▸ TEXT PROVIDED

Fumigating parks: the worst environmental risk isn't "Round-Up"

After months of study, the Colombian government may soon announce that it will allow U.S.-funded counter-drug fumigation planes to spray herbicides over the country’s national parks. On September 15, Interior Minister Sabas Pretelt acknowledged that plans and guidelines for such spraying have been finalized. National Police chief Gen. Jorge Daniel Castro told the Associated Press this week, “We’re waiting for the order” to start spraying in the parks.

The same AP story estimates that 28,000 acres (about 11,300 hectares) of coca are planted in Colombia’s fragile nature preserves, where aerial spraying continues to be forbidden. That is a small fraction of all coca estimated to have been grown in Colombia in 2004: either one-seventh of what the UN estimated (198,000 acres / 80,000 hectares) or one-tenth of what the United States estimated (282,000 acres / 114,000 hectares).

But coca cultivation, pushed by fumigation elsewhere, is increasing in Colombia’s parks, causing Bush and Uribe administration officials to increase their calls for an end to the ban on spraying in parks. They argue that the damage wrought by the cocaine industry (deforestation, chemicals for processing the drugs) is greater than any damage the glyphosate-based spray mixture would cause.

That would be true if the spraying’s immediate chemical effects were the only impact it made on the environment. But it is not, and environmentalists opposing spraying in parks do not need to fund expensive studies to determine the impact of glyphosate on rainforest soils, water and species.

▸ STATED PROBLEM 1
Identify every line in the rows that contains the string "vertical", and copy each of those lines in full.
The article and the rows are unrelated material.

▸ Stored data
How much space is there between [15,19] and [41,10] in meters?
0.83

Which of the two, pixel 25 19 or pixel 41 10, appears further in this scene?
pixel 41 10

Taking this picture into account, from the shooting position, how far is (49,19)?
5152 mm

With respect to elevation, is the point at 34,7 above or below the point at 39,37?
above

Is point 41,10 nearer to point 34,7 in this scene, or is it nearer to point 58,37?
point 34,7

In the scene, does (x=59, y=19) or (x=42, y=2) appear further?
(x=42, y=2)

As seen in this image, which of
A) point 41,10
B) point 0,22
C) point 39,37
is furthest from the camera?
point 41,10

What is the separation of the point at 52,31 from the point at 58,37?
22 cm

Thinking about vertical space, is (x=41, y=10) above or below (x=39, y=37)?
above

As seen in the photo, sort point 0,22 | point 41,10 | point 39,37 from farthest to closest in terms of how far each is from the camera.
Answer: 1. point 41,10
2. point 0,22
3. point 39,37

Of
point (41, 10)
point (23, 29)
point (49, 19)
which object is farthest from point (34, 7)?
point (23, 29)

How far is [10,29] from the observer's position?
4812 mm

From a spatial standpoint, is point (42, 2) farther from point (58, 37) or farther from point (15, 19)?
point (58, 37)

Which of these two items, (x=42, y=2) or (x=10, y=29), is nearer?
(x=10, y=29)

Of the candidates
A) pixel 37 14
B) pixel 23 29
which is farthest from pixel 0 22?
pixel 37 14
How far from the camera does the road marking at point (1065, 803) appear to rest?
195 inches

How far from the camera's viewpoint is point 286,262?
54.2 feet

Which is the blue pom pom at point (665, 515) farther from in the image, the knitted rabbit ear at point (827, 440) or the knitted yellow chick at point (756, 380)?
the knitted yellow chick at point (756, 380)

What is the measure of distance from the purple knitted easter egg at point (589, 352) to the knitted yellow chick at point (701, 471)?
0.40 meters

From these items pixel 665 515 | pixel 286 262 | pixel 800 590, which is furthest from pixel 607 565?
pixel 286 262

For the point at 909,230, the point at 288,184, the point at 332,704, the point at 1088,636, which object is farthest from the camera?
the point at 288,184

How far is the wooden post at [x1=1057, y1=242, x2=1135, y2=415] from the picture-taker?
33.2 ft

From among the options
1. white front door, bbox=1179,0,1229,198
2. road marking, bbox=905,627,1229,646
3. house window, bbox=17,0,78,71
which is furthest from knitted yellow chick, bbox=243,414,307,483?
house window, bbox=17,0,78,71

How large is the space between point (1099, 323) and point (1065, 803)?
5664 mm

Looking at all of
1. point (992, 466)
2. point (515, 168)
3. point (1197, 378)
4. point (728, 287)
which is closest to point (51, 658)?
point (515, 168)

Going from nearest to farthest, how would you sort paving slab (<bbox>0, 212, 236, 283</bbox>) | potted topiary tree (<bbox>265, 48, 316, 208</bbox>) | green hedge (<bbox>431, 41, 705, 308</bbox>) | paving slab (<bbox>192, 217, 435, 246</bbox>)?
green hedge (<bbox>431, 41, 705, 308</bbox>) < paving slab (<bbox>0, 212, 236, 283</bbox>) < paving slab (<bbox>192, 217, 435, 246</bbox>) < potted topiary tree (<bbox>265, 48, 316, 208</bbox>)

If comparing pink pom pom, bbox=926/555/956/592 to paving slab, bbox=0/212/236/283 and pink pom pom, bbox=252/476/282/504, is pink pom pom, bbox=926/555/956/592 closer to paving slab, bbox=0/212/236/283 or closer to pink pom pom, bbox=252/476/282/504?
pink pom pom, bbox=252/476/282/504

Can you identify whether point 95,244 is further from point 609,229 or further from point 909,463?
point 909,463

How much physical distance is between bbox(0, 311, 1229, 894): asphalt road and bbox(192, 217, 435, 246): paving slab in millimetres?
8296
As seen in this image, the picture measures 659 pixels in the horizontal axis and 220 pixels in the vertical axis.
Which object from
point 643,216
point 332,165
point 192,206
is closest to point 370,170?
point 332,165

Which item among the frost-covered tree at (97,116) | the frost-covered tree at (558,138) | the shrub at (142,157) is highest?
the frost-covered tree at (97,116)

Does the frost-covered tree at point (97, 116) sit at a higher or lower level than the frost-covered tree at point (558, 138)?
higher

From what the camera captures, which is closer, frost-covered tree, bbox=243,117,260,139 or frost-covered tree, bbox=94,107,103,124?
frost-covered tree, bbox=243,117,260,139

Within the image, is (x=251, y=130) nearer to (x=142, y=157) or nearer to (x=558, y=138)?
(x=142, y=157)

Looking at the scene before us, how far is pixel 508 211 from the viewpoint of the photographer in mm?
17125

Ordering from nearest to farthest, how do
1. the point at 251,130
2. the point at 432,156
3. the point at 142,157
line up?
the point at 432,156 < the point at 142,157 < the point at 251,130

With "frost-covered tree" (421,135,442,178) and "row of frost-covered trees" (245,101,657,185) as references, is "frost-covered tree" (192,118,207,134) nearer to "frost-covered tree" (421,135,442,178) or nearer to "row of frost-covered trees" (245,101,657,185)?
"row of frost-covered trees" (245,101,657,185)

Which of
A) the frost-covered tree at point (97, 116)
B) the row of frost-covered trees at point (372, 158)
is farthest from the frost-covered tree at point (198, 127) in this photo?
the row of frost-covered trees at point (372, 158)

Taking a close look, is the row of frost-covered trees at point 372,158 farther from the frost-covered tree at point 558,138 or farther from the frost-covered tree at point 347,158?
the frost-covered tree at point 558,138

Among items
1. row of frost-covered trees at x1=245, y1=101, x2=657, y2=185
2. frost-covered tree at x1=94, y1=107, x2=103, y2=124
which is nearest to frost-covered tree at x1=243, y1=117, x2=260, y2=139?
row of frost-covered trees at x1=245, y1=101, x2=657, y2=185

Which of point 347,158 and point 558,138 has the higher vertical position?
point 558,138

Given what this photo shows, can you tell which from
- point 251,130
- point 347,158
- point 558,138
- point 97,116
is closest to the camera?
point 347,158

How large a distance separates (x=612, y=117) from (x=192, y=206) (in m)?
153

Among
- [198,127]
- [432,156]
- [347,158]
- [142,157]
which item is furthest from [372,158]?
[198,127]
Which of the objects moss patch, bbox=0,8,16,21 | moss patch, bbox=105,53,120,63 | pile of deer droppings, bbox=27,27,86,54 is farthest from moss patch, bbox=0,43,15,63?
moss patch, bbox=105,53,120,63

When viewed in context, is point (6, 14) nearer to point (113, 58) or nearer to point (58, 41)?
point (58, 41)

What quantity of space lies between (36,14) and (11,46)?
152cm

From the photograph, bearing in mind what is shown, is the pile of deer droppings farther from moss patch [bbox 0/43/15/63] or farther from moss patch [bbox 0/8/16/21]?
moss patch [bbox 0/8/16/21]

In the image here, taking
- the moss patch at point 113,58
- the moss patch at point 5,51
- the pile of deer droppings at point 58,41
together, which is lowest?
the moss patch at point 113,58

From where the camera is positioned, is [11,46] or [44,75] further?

▸ STATED PROBLEM 2
Answer these questions using the article on fumigating Colombia's parks:
(a) Who acknowledged on September 15 that plans and guidelines for spraying in the parks had been finalized?
(b) How many acres of coca does the AP story estimate are planted in Colombia's nature preserves?
(c) What is the spray mixture based on?

▸ RESULT 1
Thinking about vertical space, is (x=41, y=10) above or below (x=39, y=37)?
As seen in this image, the picture measures 659 pixels in the horizontal axis and 220 pixels in the vertical axis.
Which of point 347,158 and point 558,138 has the higher vertical position?

▸ RESULT 2
(a) Interior Minister Sabas Pretelt
(b) 28,000 acres (about 11,300 hectares)
(c) Glyphosate